Patrões “não podem ter a pretensão de ter baixos salários como saída da crise”, diz Carvalho da Silva
Antigo líder da CGTP, Manuel Carvalho da Silva, defende que a saída à crise não pode passar por baixos salários e sublinha que fomentar a procura interna deve ser uma prioridade.
Os empresários “não podem ter a pretensão” de adotar uma “política dos baixos salários” como saída para a atual crise. Quem o diz é Manuel Carvalho da Silva, que, em declarações ao ECO, frisa que a promoção da procura interna deverá ser uma prioridade para o país ultrapassar as dificuldades presentes. Isso através não só do aumento do salário mínimo nacional, mas também através da dinamização da negociação coletiva, defende.
“Ao trabalharmos para sairmos deste contexto de crise muito dura que vivemos no plano económico e no plano social, as empresas e os empresários não podem ter a pretensão de encontrarem como saída a política dos baixos salários, porque se formos por aí vamos empobrecer ainda mais o país e não há dinamização da economia“, salienta o ex-líder da CGTP. Isto numa altura em que o Governo garante querer aumentar o salário mínimo em 2021, apesar dos patrões frisarem que não têm condições para o suportar face ao impacto da crise pandémica no tecido empresarial.
Manuel Carvalho da Silva diz-se “muito chocado” com a “ladainha de certos setores de que, se se aumentar o salário mínimo umas dezenas de euros, as empresas vão à falência” e avisa que o país não terá capacidade de maior crescimento económico, se não aproveitar as capacidades dos seus trabalhadores, o que passa pela valorização salarial.
“Temos hoje muito portugueses, em particular jovens com qualificações, que estão desperdiçados, não lhes está a ser proposta a possibilidade de desenvolverem as aprendizagens que tiveram e contribuírem para uma melhoria da matriz de desenvolvimento”, frisa o antigo sindicalista.
"Empresas e empresários não podem ter a pretensão de encontrarem como saída a política dos baixos salários, porque se formos por aí vamos empobrecer ainda mais o país e não há dinamização da economia.”
O ex-líder da CGTP lembra, nesse sentido, que na crise anterior o país tinha a procura externa como possível saída, mas no contexto atual as vendas para o estrangeiro estão muito afetadas pelo que “a preocupação com a procura interna deve estar no topo do leque das prioridades”. “O salário mínimo insere-se nisso, mas não só. É preciso tratar do salário mínimo e também da negociação coletiva”, defende Carvalho da Silva, aconselhando o Governo a manter a proposta que fez no início da legislatura, isto é, aumentar o salário mínimo para 750 euros até 2023.
“Isso é exequível, mesmo num cenário de luta para sairmos da crise e de necessidade de contribuir para que as empresas criem uma cultura de maior valorização do trabalho”, considera o ex-sindicalista.
Medidas do Governo chegaram com “atraso, outras com insuficiências”

· · · · ·

* _Tarefa proposta_
Retome o texto sobre os baixos salários a partir do ponto em que termina. O material apresentado a seguir não tem qualquer relação com o texto sobre os baixos salários.

* _Dados de origem_
· · · · ·

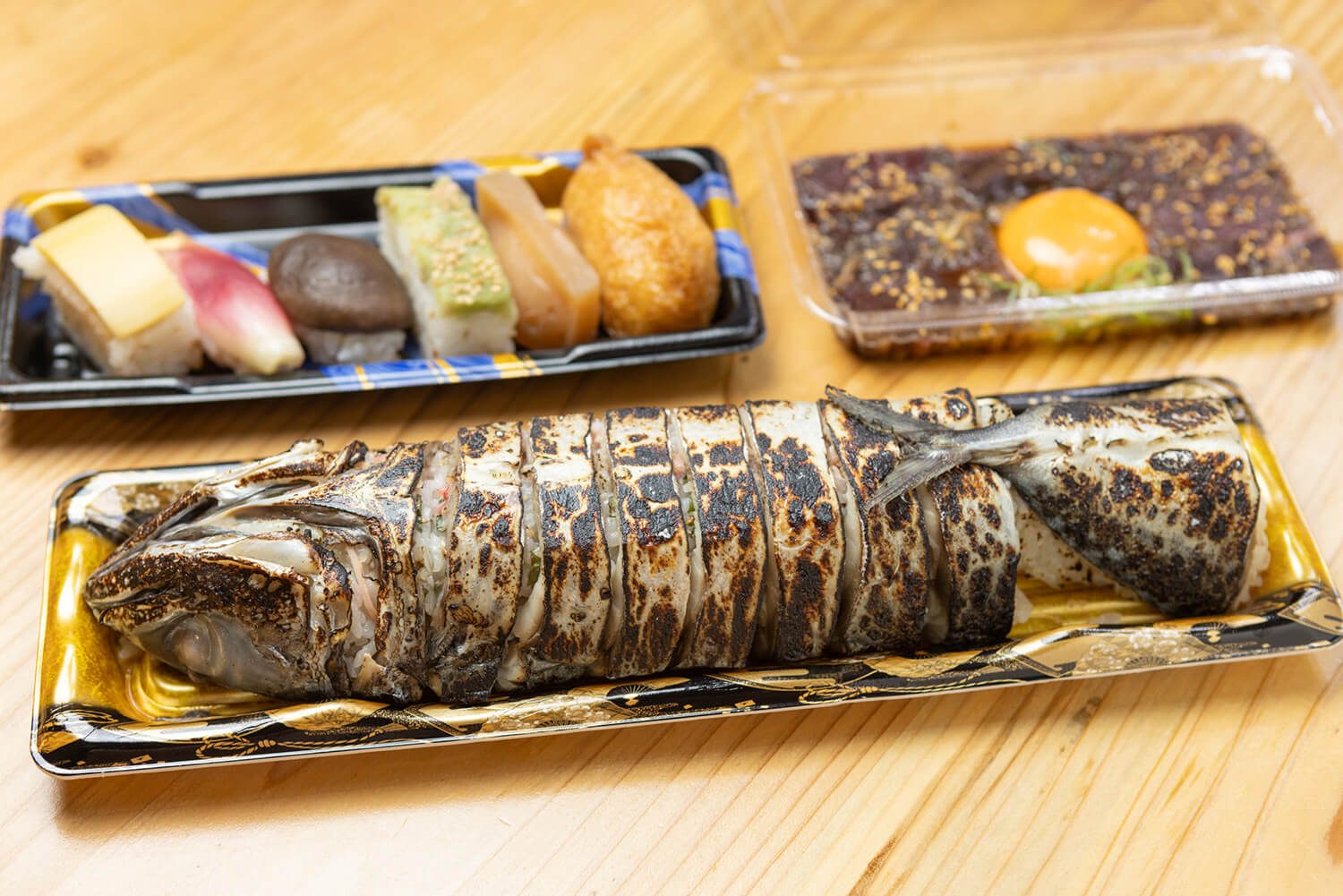 「烤鯖魚壽司」一瓶、半JPY1100、用蔬菜JPY2200做的「稻中壽司」680日圓、「鯨魚刺身生牛肉片」JPY1500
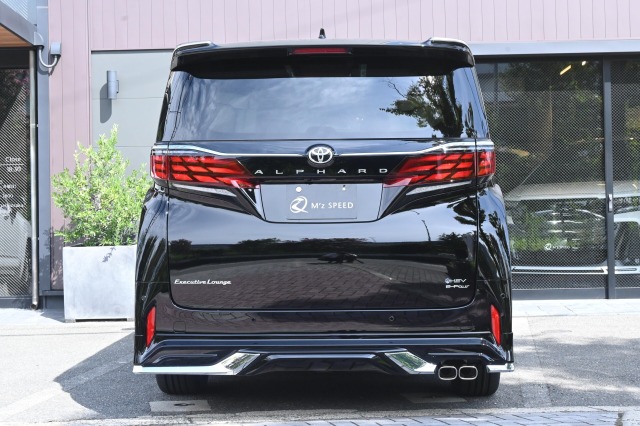 トヨタ:アルファード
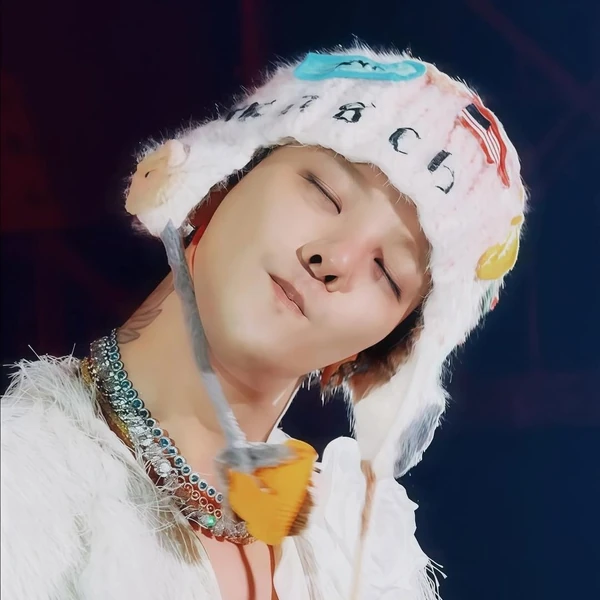 Fans' Pick: Best Moment of G-DRAGON (BIGBANG)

· · · · ·

* _Resposta final_
Já no que diz respeito aos apoios sociais extraordinários que vêm sido lançados face à crise pandémica, Carvalho da Silva afirma que “vão no sentido positivo”, mas não deixa críticas: “Algumas [das medidas chegaram] com atraso, outras com insuficiências face à realidade. Algumas podem ter vindo um pouco desajustadas na forma e no tempo”.
O professor universitário salienta que o princípio de alargar a proteção a todos e não deixar ninguém desprotegido é importante, mas avisa que não se pode transformar “num elemento estruturante de uma nova conceção do que deve ser a proteção social”. “É preciso manter fatores estruturais no sistema da Segurança Social que o tornam universal e solidário e que se tenha em conta a diferenciação das condições dos trabalhadores perante o sistema de Segurança Social“, afirma.
Ou seja, ainda que admita que poderá ser aconselhável prolongar os apoios extraordinários por mais algum tempo, o ex-sindicalista defende que essas medidas não podem ser a base de uma reformulação do sistema de proteção social ou colocar-se-ia o risco de se introduzir um sistema de mínimos. “Todos têm que ser protegidos, mas a centralidade tem que ser colocada na conceção universal, solidária e de dimensões de dignidade, não pode ser de tampão limite à pobreza“.
Ainda sobre a resposta do Governo à crise pandémica, Carvalho da Silva critica as posições assumidas em relação aos trabalhadores precários. “Era possível ter-se impedido a situação que tivemos que foi os trabalhadores precários serem tratados como se o seu trabalho fosse de segunda ordem”, declara.
“Em poucos dias, foram despachados dezenas e dezenas de milhares de trabalhadores para o desemprego. Isso, em parte, podia ser evitável, mas dava trabalho, obrigava a compromissos e a negociação entre as partes interessadas”, atira, juntando-se aos partidos de esquerda e às centrais sindicais no ataque ao Governo por não ter protegido quem tem contratos a prazo nomeadamente no âmbito do lay-off simplificado.
Teletrabalho? “Há vários passos a dar”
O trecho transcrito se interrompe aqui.